Il terzo successo consecutivo sui primi della classe non solo ha rovinato i sogni di vendetta di Mahomes, ma ha pure ribadito il fatto che i Bengals dopo un periodo d’assestamento protrattosi per tutto settembre e ottobre siano ufficialmente tornati nell’Olimpo della AFC, conference che fino a prova contraria è di loro proprietà.
Con un quarterback generazionale under center Cincinnati può giocarsela ad armi pari assolutamente contro chiunque, quindi non c’è da stupirsi se grazie a una linea d’attacco finalmente in sintonia e una D-line benedetta dal rientro di Reader Cincinnati sia apparentemente diventata incapace di perdere.

10 thoughts on “Considerazioni (il più possibile) lucide su Week 13 del 2022

  1. SF49 era una sicura contender al Lombardi, perché pur essendo vero che Jimmy G non sia dotato di un talento sopraffino, è pur vero che in questi anni ha imparato ad eseguire gli schemi di Shanahan in maniera quasi esemplare. In breve, poco spettacolo ma tanta concretezza, unita a volte a errori di scelta e certamente senza quella capacità di improvvisare che gli permetterebbe di uscire da situazioni di copertura sul ricevitore previsto.
    Però il suo infortunio, la famiglia DeBartolo-York dovrebbe programmare una gita a Lourdes con la squadraal completo, rende la corsa la gran ballo veramente ardua. Mettendo a rischio anche l’incolumità dei runners: Mc Caffrey e Samuel in particolare vista la duttilità nel ricoprire più ruoli. Shanahan ricorrerà molto al gioco di corse (più di quanto già non faccia di solito) e Purdy dovrà essere chirurgico quelle volte che lo schema richiederà un lancio, magari in end zone.
    In Regular Season tutto ciò potrebbe anche funzionare, ma quando il gioco si farà duro (playoff) credo non avremo chance.

  2. Con l’assurda vittoria di domenica i Ravens vanno a pari con almeno due precedenti sconfitte maturate nei secondi finali.
    Il limite piú evidente dell’era Jackson è il gioco coi WR, limite aggirato durante la regular season, ma che presenta il conto ai playoff.
    L’idea del GM DeCosta era sviluppare una squadra di wr scelti al draft, cosa che non è mai stata la specialitá della casa. Per diversi motivi, nessuno tra i vari Brown, Boykin, Duvernay, Proche, Wallace, Bateman è stato all’altezza delle aspettative. Non è mai stata offerta una possibilitá ad alcuno dei numerosi wr undrafted, se non in preseason.

(Materiale fornito)
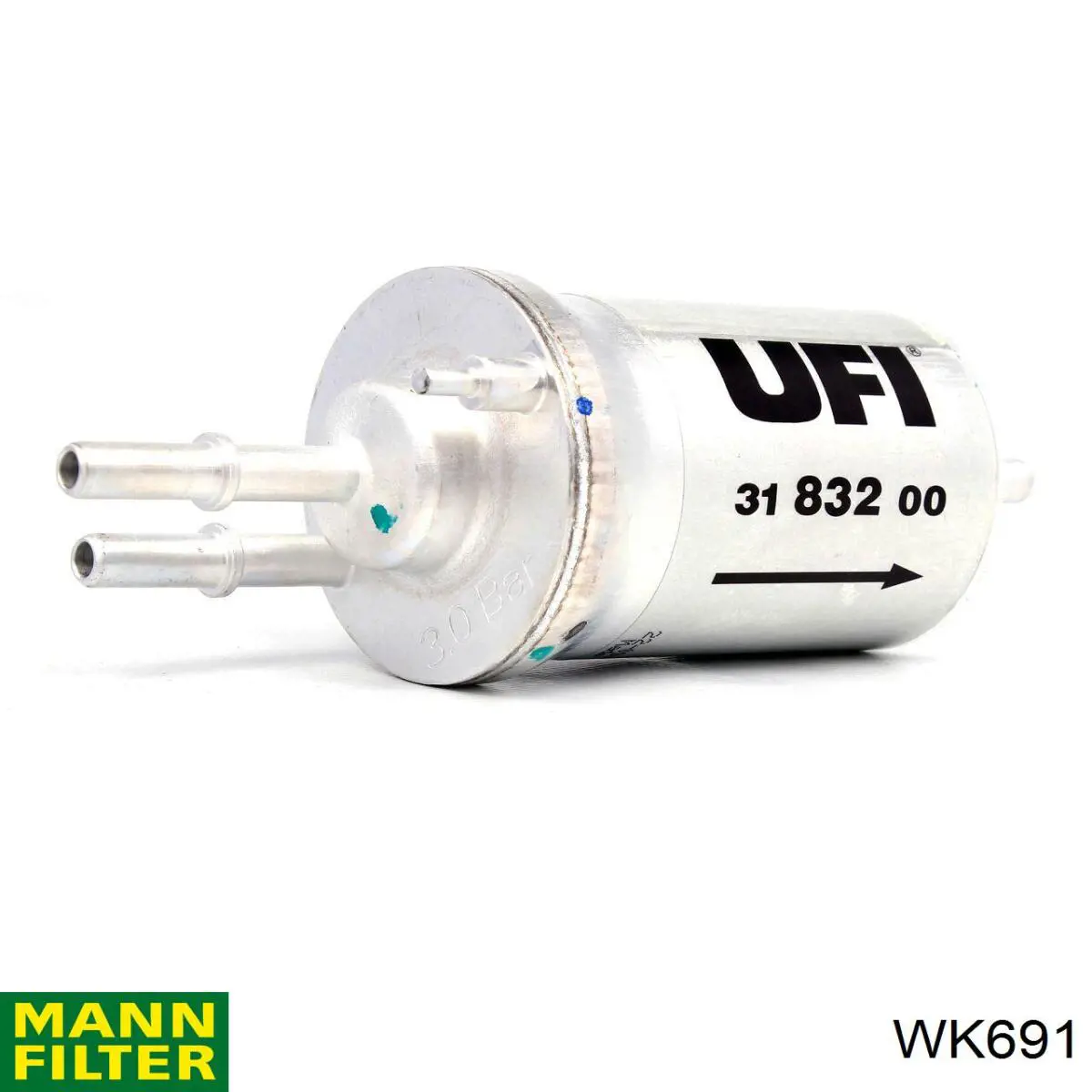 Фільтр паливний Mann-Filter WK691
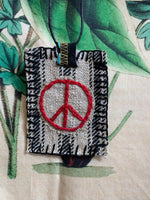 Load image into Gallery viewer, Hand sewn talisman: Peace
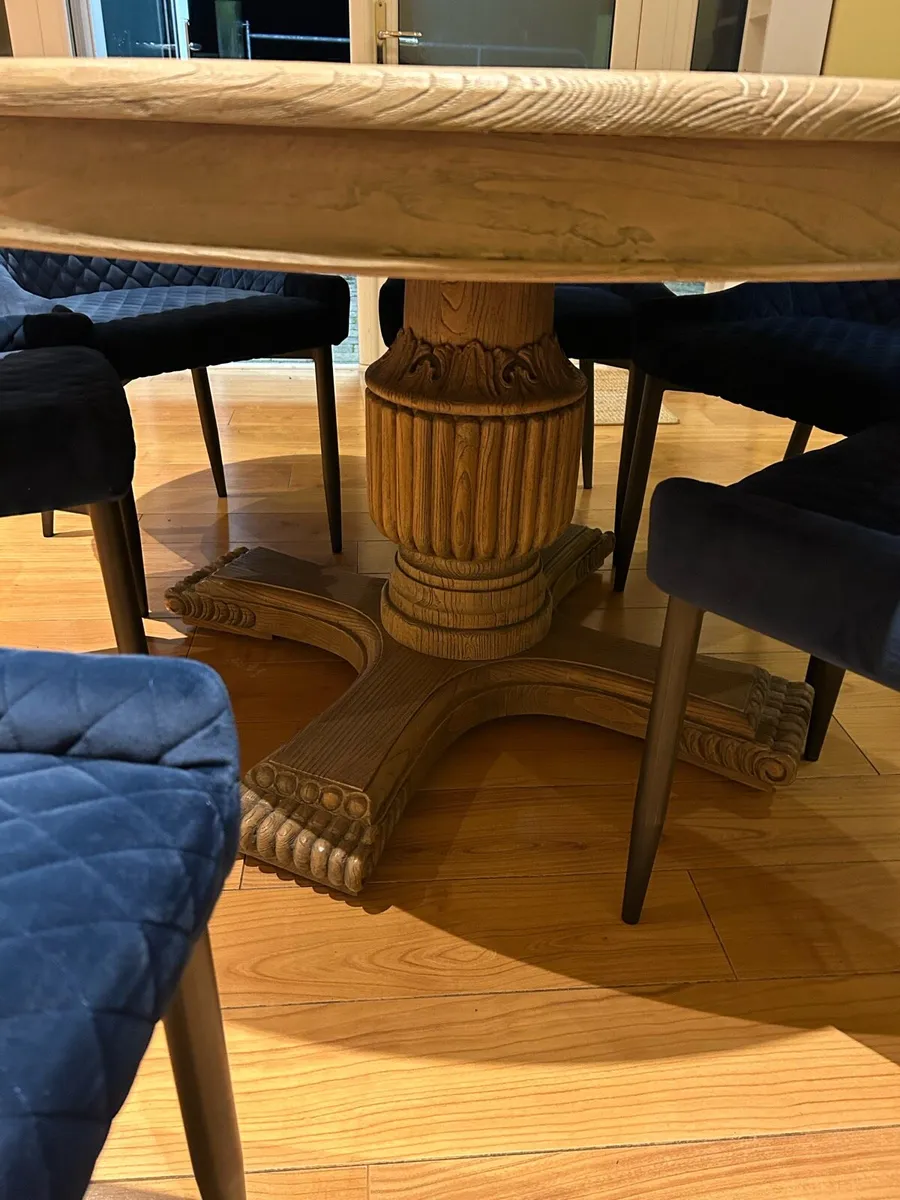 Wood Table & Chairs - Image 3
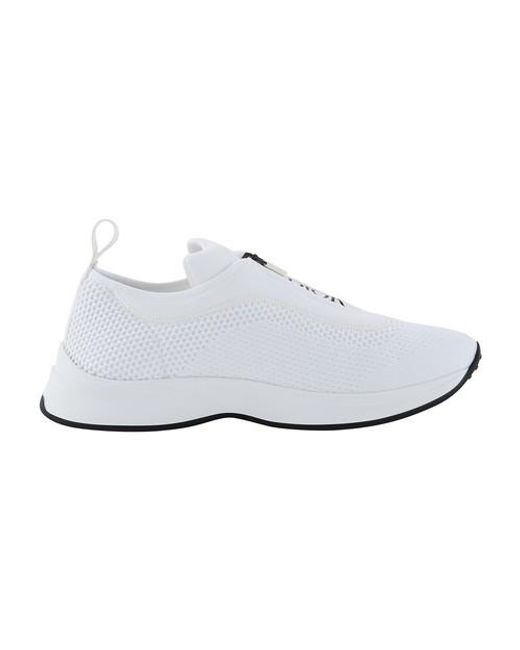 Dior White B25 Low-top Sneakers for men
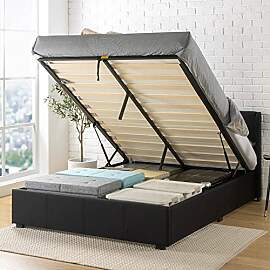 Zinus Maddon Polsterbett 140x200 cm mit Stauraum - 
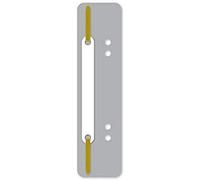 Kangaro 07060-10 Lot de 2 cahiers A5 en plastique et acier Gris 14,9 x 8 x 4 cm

(Attività) Prosegui il testo sulla Week 13 della NFL dal punto in cui si ferma. I record provengono da una fonte diversa.

(Risultato)
    Ho il sospetto che Harbaugh non sia della linea di pensiero di DeCosta e si fidi piú di wr veterani che di giovani a rischio intercetto. Tant’è che al momento il wr1 è Demarcus Robinson e non Duvernay.
    Sia come sia, diventa necessario il prossimo anno investire nella posizione, al di lá di quello che si fará al draft.

    • Concordo con te, ma sembra che non è la filosofia Ravens…
      Poi mi chiedo se lo schema d’attaco dei Ravens (con Jackson protagonista) scoraggi alcuni WR nel venire a giocare a Baltimore..mah!!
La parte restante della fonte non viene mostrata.